* YOUR TASK:
Can you repeat, word for word, the lines of the listing below, from its very first line through the line holding "charred debris [0, 160, 382, 344]", both ends included?

* DATA TO PROCESS:
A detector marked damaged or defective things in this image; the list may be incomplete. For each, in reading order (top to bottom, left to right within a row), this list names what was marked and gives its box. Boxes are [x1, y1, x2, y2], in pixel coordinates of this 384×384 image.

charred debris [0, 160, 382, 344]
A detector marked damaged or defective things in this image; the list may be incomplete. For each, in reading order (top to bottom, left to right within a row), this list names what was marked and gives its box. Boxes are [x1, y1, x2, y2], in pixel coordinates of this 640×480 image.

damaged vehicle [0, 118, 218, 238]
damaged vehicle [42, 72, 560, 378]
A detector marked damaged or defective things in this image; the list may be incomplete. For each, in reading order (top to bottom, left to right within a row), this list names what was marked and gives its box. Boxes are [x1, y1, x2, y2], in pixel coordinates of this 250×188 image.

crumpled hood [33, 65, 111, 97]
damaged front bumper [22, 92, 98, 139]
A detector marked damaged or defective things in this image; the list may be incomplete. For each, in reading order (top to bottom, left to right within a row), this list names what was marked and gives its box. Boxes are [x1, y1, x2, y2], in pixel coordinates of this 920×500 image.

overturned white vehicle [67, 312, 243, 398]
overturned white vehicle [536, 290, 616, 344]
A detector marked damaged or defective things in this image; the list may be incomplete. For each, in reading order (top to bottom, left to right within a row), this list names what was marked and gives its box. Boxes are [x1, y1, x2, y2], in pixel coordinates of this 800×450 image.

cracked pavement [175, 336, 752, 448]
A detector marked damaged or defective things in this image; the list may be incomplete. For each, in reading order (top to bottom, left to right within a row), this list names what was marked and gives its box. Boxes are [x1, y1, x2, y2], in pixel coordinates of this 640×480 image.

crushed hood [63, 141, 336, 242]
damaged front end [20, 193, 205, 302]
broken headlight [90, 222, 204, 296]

* OUTPUT BELOW:
A detector marked damaged or defective things in this image; the list may be incomplete. For each, in reading order (top to bottom, left to right within a row), this list names what was marked and gives its box. Boxes are [x1, y1, x2, y2], in pixel coordinates of this 384×384 image.

charred debris [0, 160, 382, 344]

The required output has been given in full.